NICODEME, Béatrice/ Assassin !

Mango jeunesse, 2010 (Chambres noires)

  À partir de 13 ans 

Pour Damien, 16 ans, l’année scolaire commence très mal. L’arrivée d’Alexandre ravive le souvenir de vacances dramatiques, sept ans auparavant.

Au même moment, une série de messages anonymes l’accuse d’être un assassin, puis on lui réclame une forte somme d’argent. Enfin, il découvre un cadavre et est soupçonné du meurtre. En fuite, obligé de se cacher, comment parviendra-t-il à faire éclater la vérité ?

Ce polar est bien construit. En même temps que l’intrigue, on suit le héros Damien qui s’emberlificote dans ses mensonges où plusieurs personnages font leur apparition pour mieux brouiller les pistes jusqu’à la vérité finale. C’est aussi une réflexion sur le sens de l’amitié, et les relations parents/enfants. Roman très actuel, les jeunes se retrouveront facilement dans la psychologie du personnage de Damien qui est en devenir.
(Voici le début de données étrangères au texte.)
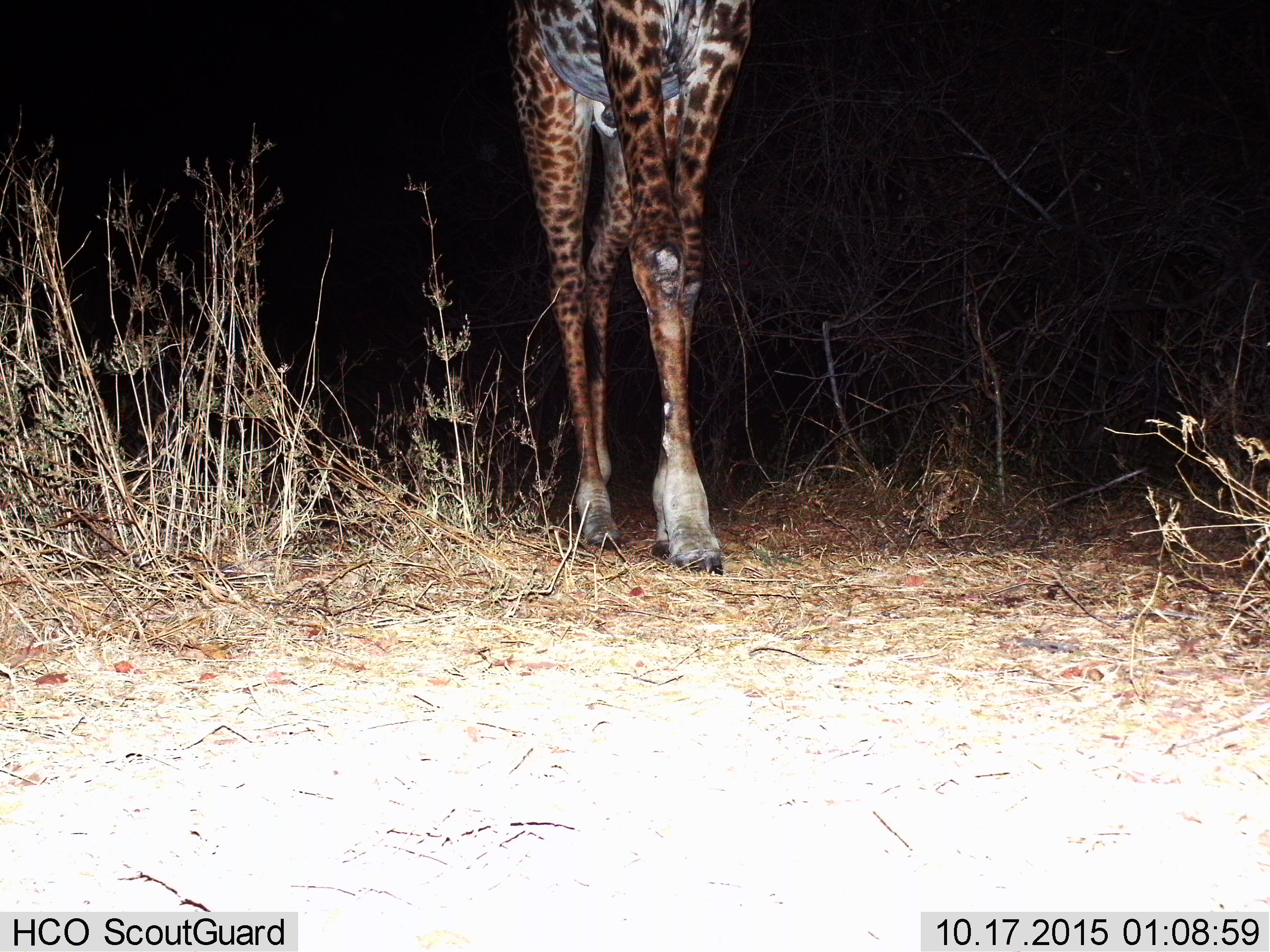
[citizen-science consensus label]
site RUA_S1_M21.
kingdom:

NOTHOMB, Amélie/ L’Hygiène de l’assassin

Albin Michel, 1992

 Melle Nothomb produit un roman tous les ans au moment de la rentrée littéraire. « Tous les matins il faut que je vomisse » comprendre qu’elle est obligée de remplir des feuilles…

Prétextat Tach, prix Nobel de littérature, n’a plus que deux mois à vivre. Des journalistes du monde entier sollicitent des interviews de l’écrivain que sa misanthropie tient reclus depuis des années. Quatre seulement vont le rencontrer, dont il se jouera selon une dialectique où la mauvaise foi et la logique se télescopent. La cinquième lui tiendra tête, il se prendra au jeu.

Son premier roman, le meilleur(à mon humble avis).